DATA PROVIDED ▸

#####

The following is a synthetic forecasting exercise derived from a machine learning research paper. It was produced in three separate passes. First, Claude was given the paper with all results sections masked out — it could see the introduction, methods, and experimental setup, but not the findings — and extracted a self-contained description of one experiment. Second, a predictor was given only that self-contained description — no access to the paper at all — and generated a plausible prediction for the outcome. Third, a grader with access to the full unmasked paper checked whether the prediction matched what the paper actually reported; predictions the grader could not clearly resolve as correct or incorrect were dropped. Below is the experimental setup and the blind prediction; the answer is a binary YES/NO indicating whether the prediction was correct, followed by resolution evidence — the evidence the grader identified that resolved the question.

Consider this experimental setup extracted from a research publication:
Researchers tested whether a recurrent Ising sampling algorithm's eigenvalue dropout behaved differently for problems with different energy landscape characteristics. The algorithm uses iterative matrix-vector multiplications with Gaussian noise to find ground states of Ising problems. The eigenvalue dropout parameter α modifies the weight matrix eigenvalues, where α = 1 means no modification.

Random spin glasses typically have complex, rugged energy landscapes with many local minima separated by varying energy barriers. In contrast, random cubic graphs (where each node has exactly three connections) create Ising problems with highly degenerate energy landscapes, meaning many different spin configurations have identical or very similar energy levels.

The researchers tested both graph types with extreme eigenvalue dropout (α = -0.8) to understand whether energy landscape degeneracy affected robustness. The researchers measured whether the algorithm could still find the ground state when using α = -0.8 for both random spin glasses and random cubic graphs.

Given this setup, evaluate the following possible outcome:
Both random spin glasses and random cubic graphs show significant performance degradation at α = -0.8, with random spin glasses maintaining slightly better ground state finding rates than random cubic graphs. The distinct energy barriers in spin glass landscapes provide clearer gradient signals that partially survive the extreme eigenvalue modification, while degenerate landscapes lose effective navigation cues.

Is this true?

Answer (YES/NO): NO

#####

TASK DETAILS ▸ Say the number of lines in the listing that hold "this", with no added words.

ANSWER SPACE ▸ 3